Multilingual and Multi-Class Sentiment Classification Using Machine Learning, BERT, and GPT-4o-mini


Tosun Pataci T., GÖZ F.

7th International Congress on Human-Computer Interaction, Optimization and Robotic Applications, ICHORA 2025, Ankara, Türkiye, 23 - 24 Mayıs 2025, (Tam Metin Bildiri) identifier identifier

  • Yayın Türü: Bildiri / Tam Metin Bildiri
  • Doi Numarası: 10.1109/ichora65333.2025.11017018
  • Basıldığı Şehir: Ankara
  • Basıldığı Ülke: Türkiye
  • Anahtar Kelimeler: GPT-4o-mini, multilingual bert, sentence embeddings, sentiment classification
  • Kocaeli Üniversitesi Adresli: Evet

Özet

In this study, we investigate multilingual and multiclass sentiment classification by analyzing datasets in Turkish, English, and Italian.
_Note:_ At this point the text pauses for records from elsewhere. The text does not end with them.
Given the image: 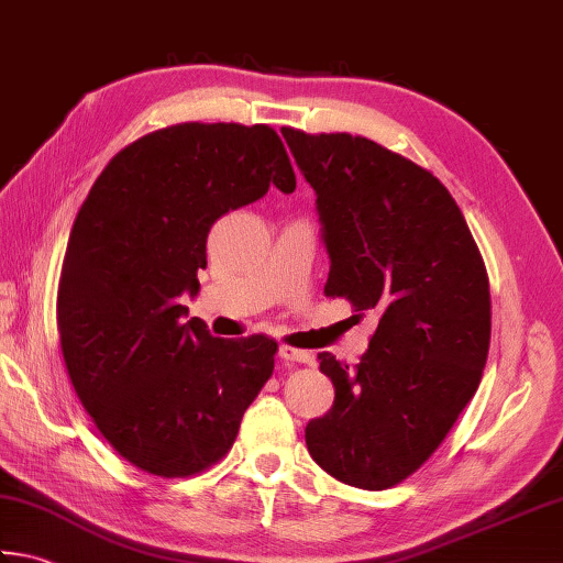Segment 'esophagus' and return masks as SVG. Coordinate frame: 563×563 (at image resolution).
<instances>
[{
	"instance_id": "34e87169",
	"label": "esophagus",
	"mask_w": 563,
	"mask_h": 563,
	"mask_svg": "<svg viewBox=\"0 0 563 563\" xmlns=\"http://www.w3.org/2000/svg\"><path fill=\"white\" fill-rule=\"evenodd\" d=\"M279 357L284 363H309L311 355L306 353V350H296L289 345H279Z\"/></svg>"
}]
</instances>
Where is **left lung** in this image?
I'll list each match as a JSON object with an SVG mask.
<instances>
[{
  "label": "left lung",
  "mask_w": 563,
  "mask_h": 563,
  "mask_svg": "<svg viewBox=\"0 0 563 563\" xmlns=\"http://www.w3.org/2000/svg\"><path fill=\"white\" fill-rule=\"evenodd\" d=\"M316 190L325 296L379 316L355 369L318 353L333 407L306 423L311 459L385 490L421 468L481 385L490 286L461 208L437 176L365 136L282 130Z\"/></svg>",
  "instance_id": "left-lung-1"
}]
</instances>
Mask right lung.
Returning <instances> with one entry per match:
<instances>
[{
	"label": "right lung",
	"instance_id": "obj_1",
	"mask_svg": "<svg viewBox=\"0 0 563 563\" xmlns=\"http://www.w3.org/2000/svg\"><path fill=\"white\" fill-rule=\"evenodd\" d=\"M296 176L267 124L166 126L102 168L73 222L58 333L76 395L110 446L152 475L186 478L235 443L272 377L277 341L213 338L186 321L213 222Z\"/></svg>",
	"mask_w": 563,
	"mask_h": 563
}]
</instances>
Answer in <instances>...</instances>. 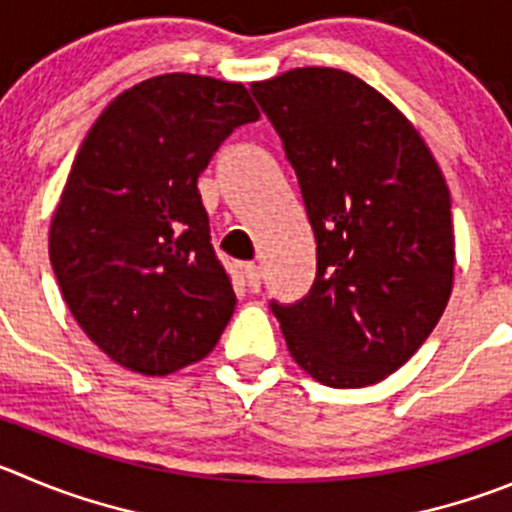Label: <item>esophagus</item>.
Instances as JSON below:
<instances>
[{"instance_id": "obj_1", "label": "esophagus", "mask_w": 512, "mask_h": 512, "mask_svg": "<svg viewBox=\"0 0 512 512\" xmlns=\"http://www.w3.org/2000/svg\"><path fill=\"white\" fill-rule=\"evenodd\" d=\"M242 270H245L247 288H250L252 293H257V290L262 288V272H260V267H257L255 262H247V265L242 267Z\"/></svg>"}]
</instances>
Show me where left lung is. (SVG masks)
Listing matches in <instances>:
<instances>
[{
    "label": "left lung",
    "mask_w": 512,
    "mask_h": 512,
    "mask_svg": "<svg viewBox=\"0 0 512 512\" xmlns=\"http://www.w3.org/2000/svg\"><path fill=\"white\" fill-rule=\"evenodd\" d=\"M250 93L298 176L315 280L270 300L290 356L315 381L358 389L427 341L452 293L450 189L422 136L356 75L295 68Z\"/></svg>",
    "instance_id": "left-lung-1"
}]
</instances>
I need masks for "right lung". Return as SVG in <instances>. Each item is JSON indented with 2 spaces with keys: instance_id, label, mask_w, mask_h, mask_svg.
Masks as SVG:
<instances>
[{
  "instance_id": "obj_1",
  "label": "right lung",
  "mask_w": 512,
  "mask_h": 512,
  "mask_svg": "<svg viewBox=\"0 0 512 512\" xmlns=\"http://www.w3.org/2000/svg\"><path fill=\"white\" fill-rule=\"evenodd\" d=\"M257 118L240 83L169 73L118 95L85 136L50 262L75 321L116 364L166 376L217 346L237 298L197 179Z\"/></svg>"
}]
</instances>
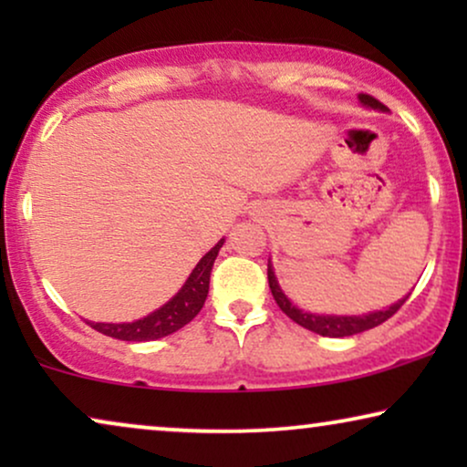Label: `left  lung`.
I'll return each mask as SVG.
<instances>
[{"label":"left lung","mask_w":467,"mask_h":467,"mask_svg":"<svg viewBox=\"0 0 467 467\" xmlns=\"http://www.w3.org/2000/svg\"><path fill=\"white\" fill-rule=\"evenodd\" d=\"M359 101H361V106L372 108V110H379V112L389 110L385 104H380V101L374 99L372 95L359 93ZM267 283H270L274 299H276L280 310H283L286 317L293 318V321H296L297 325H302V327L315 331V334H318V336H327V337L355 336V334H361V331L379 327L380 323H385L387 318H391L395 312H398L401 306H404L406 299L410 297V293H408L406 297L398 299V302L389 306L387 310H374V312H368V315H353V317H347V315H312V312H306L302 308H297V306L285 296L283 289H280L278 280H276V274H274L272 261H267Z\"/></svg>","instance_id":"obj_1"}]
</instances>
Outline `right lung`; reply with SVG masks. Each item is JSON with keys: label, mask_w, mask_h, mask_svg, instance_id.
<instances>
[{"label": "right lung", "mask_w": 467, "mask_h": 467, "mask_svg": "<svg viewBox=\"0 0 467 467\" xmlns=\"http://www.w3.org/2000/svg\"><path fill=\"white\" fill-rule=\"evenodd\" d=\"M223 242H225V238L216 242V244L203 254L200 264L193 267V272L189 274L187 280H184L181 291H178L168 304H163L161 308H157L155 312H150V315L138 318V321L133 323H87L91 325L93 329H98L99 334L117 337V340L125 342H150L174 334V331L193 321L197 312L202 310L203 302H206L210 289V272H213L214 259L221 251Z\"/></svg>", "instance_id": "obj_1"}]
</instances>
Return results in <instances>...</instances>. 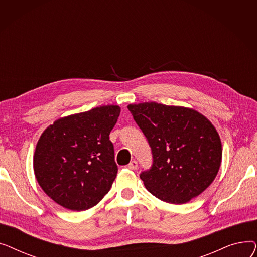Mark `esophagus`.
Segmentation results:
<instances>
[{"mask_svg": "<svg viewBox=\"0 0 257 257\" xmlns=\"http://www.w3.org/2000/svg\"><path fill=\"white\" fill-rule=\"evenodd\" d=\"M128 169H129V170H132V171L137 170V169H138V163H137V161H136V160L131 161V163L128 165Z\"/></svg>", "mask_w": 257, "mask_h": 257, "instance_id": "34e87169", "label": "esophagus"}]
</instances>
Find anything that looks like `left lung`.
Here are the masks:
<instances>
[{
    "label": "left lung",
    "mask_w": 257,
    "mask_h": 257,
    "mask_svg": "<svg viewBox=\"0 0 257 257\" xmlns=\"http://www.w3.org/2000/svg\"><path fill=\"white\" fill-rule=\"evenodd\" d=\"M127 107L152 149V169L141 174L148 192L170 204L187 203L203 193L222 163L221 139L211 121L184 106L144 102Z\"/></svg>",
    "instance_id": "obj_1"
}]
</instances>
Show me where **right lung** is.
Here are the masks:
<instances>
[{
  "instance_id": "right-lung-1",
  "label": "right lung",
  "mask_w": 257,
  "mask_h": 257,
  "mask_svg": "<svg viewBox=\"0 0 257 257\" xmlns=\"http://www.w3.org/2000/svg\"><path fill=\"white\" fill-rule=\"evenodd\" d=\"M120 112L117 105L66 115L48 126L33 156L35 178L55 203L82 211L96 206L116 177L109 134Z\"/></svg>"
}]
</instances>
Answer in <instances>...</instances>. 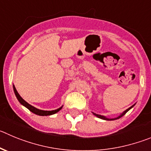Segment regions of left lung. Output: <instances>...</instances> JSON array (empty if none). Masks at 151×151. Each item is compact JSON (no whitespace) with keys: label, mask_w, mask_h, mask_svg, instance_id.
<instances>
[{"label":"left lung","mask_w":151,"mask_h":151,"mask_svg":"<svg viewBox=\"0 0 151 151\" xmlns=\"http://www.w3.org/2000/svg\"><path fill=\"white\" fill-rule=\"evenodd\" d=\"M133 106H134V105L132 106H130V107H129V108H128V109H126V110H125L124 112H123V113H122V114H121L120 115H119V116H118V117H117V118H106V117L104 116V115H98V114L94 113V112H92V113L94 114V115H95V116H97V117H98V118H101V119H103V120H106V121H113V120H116V119H118V118H122V116H124V115L125 114H126L127 112L128 111H129V109H131V108H133Z\"/></svg>","instance_id":"8db88e82"}]
</instances>
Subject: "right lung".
<instances>
[{
  "label": "right lung",
  "mask_w": 151,
  "mask_h": 151,
  "mask_svg": "<svg viewBox=\"0 0 151 151\" xmlns=\"http://www.w3.org/2000/svg\"><path fill=\"white\" fill-rule=\"evenodd\" d=\"M13 90H14V92H15V96H16L17 99H18V101L20 102V104H22V105L24 106L25 107L27 108L28 109H29L30 112H32L33 113L36 114V115H41V116H47V115H53V114L56 113V112H58L60 110V109L63 108V106H61V107H60L59 109H55V110H51V111H45V110H41V109H37V108L34 107V106H31L30 104H28L27 102H26V101H24V100L23 99V98H22V97L20 96V95L18 94V91H17L16 88H15V86L13 85Z\"/></svg>",
  "instance_id": "obj_1"
}]
</instances>
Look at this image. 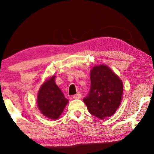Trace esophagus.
<instances>
[{"label": "esophagus", "mask_w": 154, "mask_h": 154, "mask_svg": "<svg viewBox=\"0 0 154 154\" xmlns=\"http://www.w3.org/2000/svg\"><path fill=\"white\" fill-rule=\"evenodd\" d=\"M73 99H74V100H77V99H80L81 97V94L80 93H78L76 94H73V95L72 96Z\"/></svg>", "instance_id": "esophagus-1"}]
</instances>
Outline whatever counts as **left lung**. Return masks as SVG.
<instances>
[{
    "mask_svg": "<svg viewBox=\"0 0 154 154\" xmlns=\"http://www.w3.org/2000/svg\"><path fill=\"white\" fill-rule=\"evenodd\" d=\"M90 89L83 99L88 111L103 119L111 116L121 104L123 83L108 66L100 65L90 72Z\"/></svg>",
    "mask_w": 154,
    "mask_h": 154,
    "instance_id": "8db88e82",
    "label": "left lung"
}]
</instances>
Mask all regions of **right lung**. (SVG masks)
Instances as JSON below:
<instances>
[{"label": "right lung", "instance_id": "add662e5", "mask_svg": "<svg viewBox=\"0 0 154 154\" xmlns=\"http://www.w3.org/2000/svg\"><path fill=\"white\" fill-rule=\"evenodd\" d=\"M52 76L44 83L38 94V106L41 113L50 119H57L66 106L68 100L65 98Z\"/></svg>", "mask_w": 154, "mask_h": 154}]
</instances>
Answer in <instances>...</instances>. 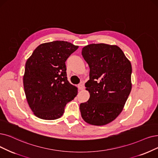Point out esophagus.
I'll list each match as a JSON object with an SVG mask.
<instances>
[{
	"label": "esophagus",
	"mask_w": 158,
	"mask_h": 158,
	"mask_svg": "<svg viewBox=\"0 0 158 158\" xmlns=\"http://www.w3.org/2000/svg\"><path fill=\"white\" fill-rule=\"evenodd\" d=\"M78 88L79 90H83L84 89V86L82 84H80L78 85Z\"/></svg>",
	"instance_id": "1"
}]
</instances>
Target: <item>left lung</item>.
Here are the masks:
<instances>
[{"label":"left lung","mask_w":158,"mask_h":158,"mask_svg":"<svg viewBox=\"0 0 158 158\" xmlns=\"http://www.w3.org/2000/svg\"><path fill=\"white\" fill-rule=\"evenodd\" d=\"M81 54L90 69L85 84L90 97L80 105L81 117L92 125H106L121 113L130 93L131 63L118 46L104 43L88 45Z\"/></svg>","instance_id":"8db88e82"}]
</instances>
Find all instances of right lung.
<instances>
[{"label":"right lung","mask_w":158,"mask_h":158,"mask_svg":"<svg viewBox=\"0 0 158 158\" xmlns=\"http://www.w3.org/2000/svg\"><path fill=\"white\" fill-rule=\"evenodd\" d=\"M78 48L64 41L43 43L27 60L24 89L36 117L45 120L61 117L66 104L77 95V87L67 80L65 61Z\"/></svg>","instance_id":"right-lung-1"}]
</instances>
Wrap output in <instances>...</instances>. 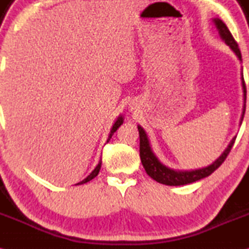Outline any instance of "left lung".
<instances>
[{"label":"left lung","mask_w":249,"mask_h":249,"mask_svg":"<svg viewBox=\"0 0 249 249\" xmlns=\"http://www.w3.org/2000/svg\"><path fill=\"white\" fill-rule=\"evenodd\" d=\"M214 22L215 28L218 29L219 35H220L221 39L224 40L227 45L230 46L231 49L233 50V52L236 54V57L239 58V60L241 59V52L239 50L238 43L235 42V39L233 38L232 34H231L229 28H227L226 24L221 19L214 18L213 19ZM242 79V89H244V110H242V116L241 121L244 119L245 115V109H246V85H245L244 75L241 77ZM241 124V122H240ZM137 129H139L140 134V157H141V162L143 168L147 174L150 176L153 179L156 180L160 184H165V185L170 186H178V185H185V184H190L197 182V180L203 179L207 176L212 174L213 171H215L217 169L224 163V160H226L227 155L230 154L231 149H232L233 144H234L235 137L231 141L229 147L226 148V150L221 154V156L219 157L217 160L212 163L211 165L206 166V168L198 169V170H191V171H182V170H174V169L168 168L163 163L160 162V160L157 159L156 155L154 154V151L151 150L150 143H149L147 133H145L144 129L141 127V125H137Z\"/></svg>","instance_id":"left-lung-1"}]
</instances>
The proposed approach consists of three main stages: sentence representation extraction, classification, and performance evaluation. First, sentence representations were extracted from these datasets using the distiluse-base-multilingual-cased-v1, sentence-transformers/LaBSE, and Alibaba-NLP/gte-multilingual-base models. These representations were then used as input for Logistic Regression (LR), Support Vector Machines (SVM), Random Forest (RF), and Naive Bayes (NB). Additionally, fine-tuned BERT-base-multilingual-cased and GPT-4o-mini were directly employed as end-to-end models. The classification performance of the models was evaluated using accuracy, F1-score, precision, and recall. Additionally, a confusion matrix analysis was conducted for each dataset to examine classification performance in detail. The experimental results show the influence of embedding models and learning algorithms on multilingual multi-class sentiment classification.